Calling all worrywarts, fraidy-cats, and nervous Nellies! Fret no more because I’ve discovered an incredible new cure for anxiety. It’s called Depression™!
With depression, you can finally hop off the heart-racing rollercoaster of panic and start cruisin’ down a lazy river of existential dread. Goodbye, adrenal response! Hello, dull throb of despair! Now, I know what you’re thinking: having depression sounds just as bad as having anxiety! But that’s an anxious thought. We don’t do those anymore. We honestly don’t do much of anything anymore.
My life has improved in so many ways since I became depressed. For starters, my social anxiety is gone. I used to go out with friends and spend the whole night worrying if everyone liked me. Now, I never even leave my house, and I’m positive nobody likes me. (Who can blame them? I freakin’ suck!)
I no longer waste hours ruminating over possible worst-case scenarios. Instead, I focus on the fact that we’re already living in one! Robots are taking over, we’ll all outlive our pets, World War III is a sneeze away, and the Worst Guy Ever is back for an unnecessary sequel. Sit back, relax, and quietly endure the horrors.
In the past, I’d stash emergency kits all over in case of earthquakes, power outages, or another global pandemic. But why should that emergency kit get all the good food? My depressed ass reclaimed those canned beans—because I’m worth it! And also sad!
I don’t have to worry about E. coli outbreaks in my produce either, since I haven’t seen a vegetable in weeks! (However, if the family-sized sheet cakes from my local Albertsons become contaminated, I will need someone to drive me to the hospital.)
Another depression perk: all my phobias vanished. I used to be scared of flying, but now when we take off I cross my fingers and hope for the worst. I swear to god, my pilot better not try any Sully shit! If the birds will it, we go down!
The best part? Depression is totally free. Xanax prescriptions and mindfulness retreats cost cold hard cash. But to get your daily dose of depression, all you have to do is read the news. Every morning I greet the day’s news cycle with a hearty “YUP,” then I drink a cup of hot water because putting the tea bag in simply requires too much of me.
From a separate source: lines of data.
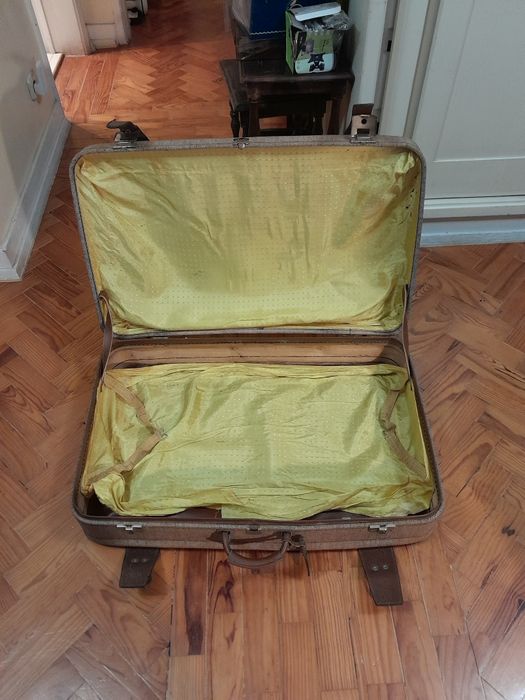 Mala de Viagem VINTAGE em lona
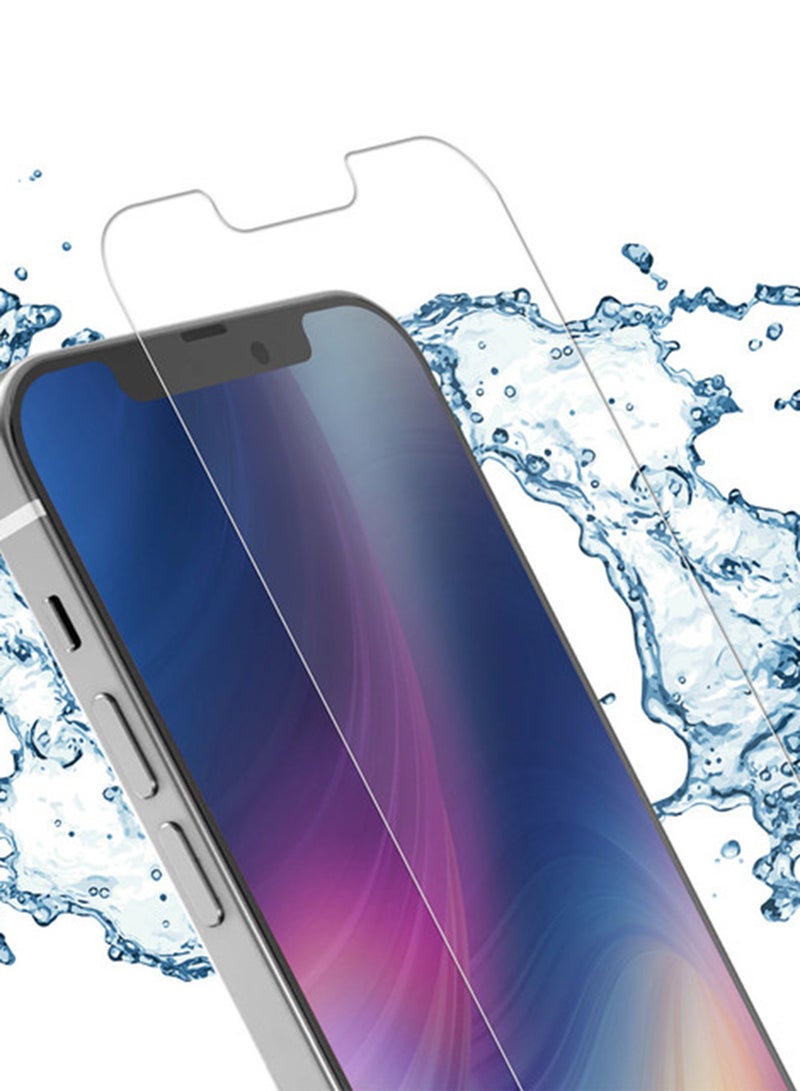 MARGOUN Ultimate Tempered Glass Screen Protector for iPhone 13 Mini Clear - Image 2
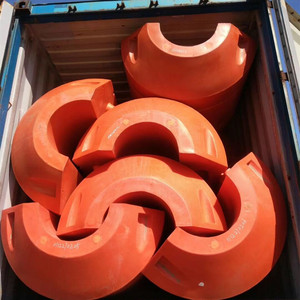 DN 320 X 1000 X 1000 MM High Quality Dragging <strong>Pipe</strong> Floats for HDPE <strong>PIPE</strong> and Steel <strong>Pipe</strong> for Dredging and Fishing - Product Image 4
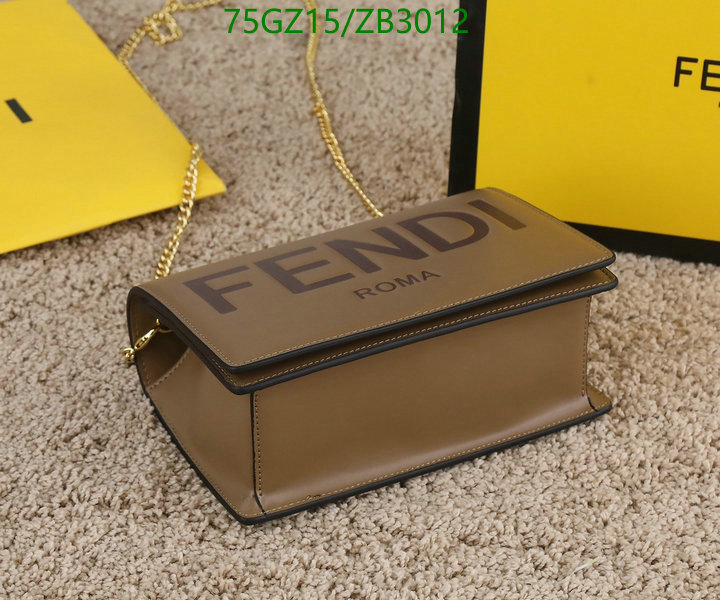 Fendi Bag-(4A)-Diagonal- Code: ZB3012 $ 98USD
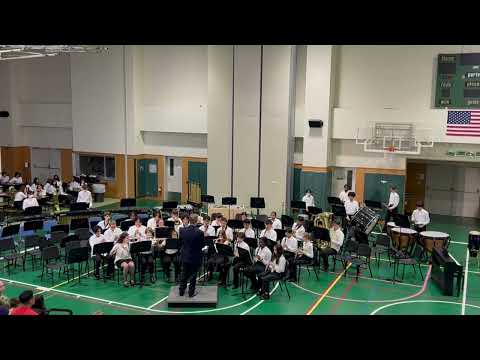 Yokosuka MS Advanced Band - Dragon Run by Chris M. Bernotas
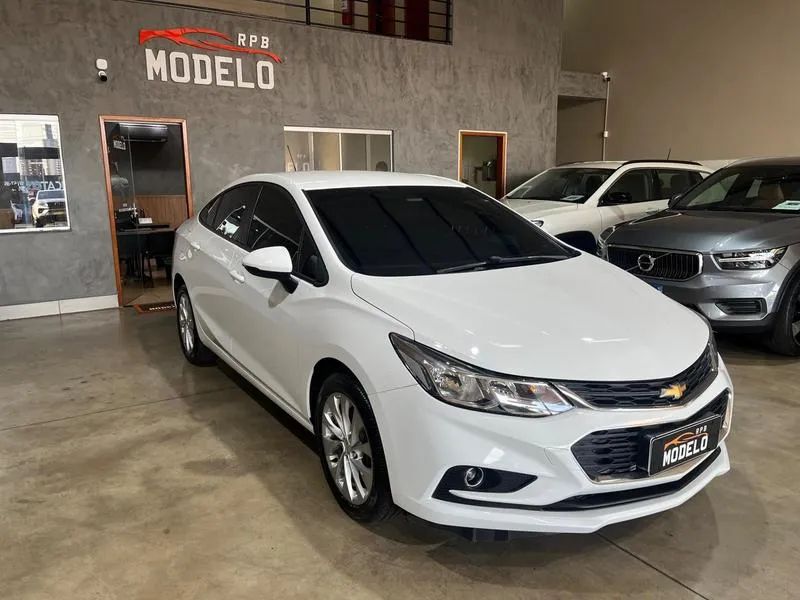 Chevrolet Cruze 1.4 TURBO LT 16V FLEX 4P AUTOMÁTICO 2019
If anxiety is ruining your life, I cannot recommend depression enough. You deserve to be set free from irrational worries, like falling in the shower and breaking your back, then lying face down while you slowly drown in an inch of water, crying out for help only to remember how deeply alone you are.
With depression, you’ll still be alone—but you’re good on the drowning bit because you’ll almost never take a shower.
Solid advice, right? I guess I cured a mental illness that currently plagues one in five Americans. But please, don’t call me a hero. I much prefer the title “worthless waste of space.”
Why limit yourself to one when you can have both?! Stop your scarcity mindset and embrace the abundance of mental illness.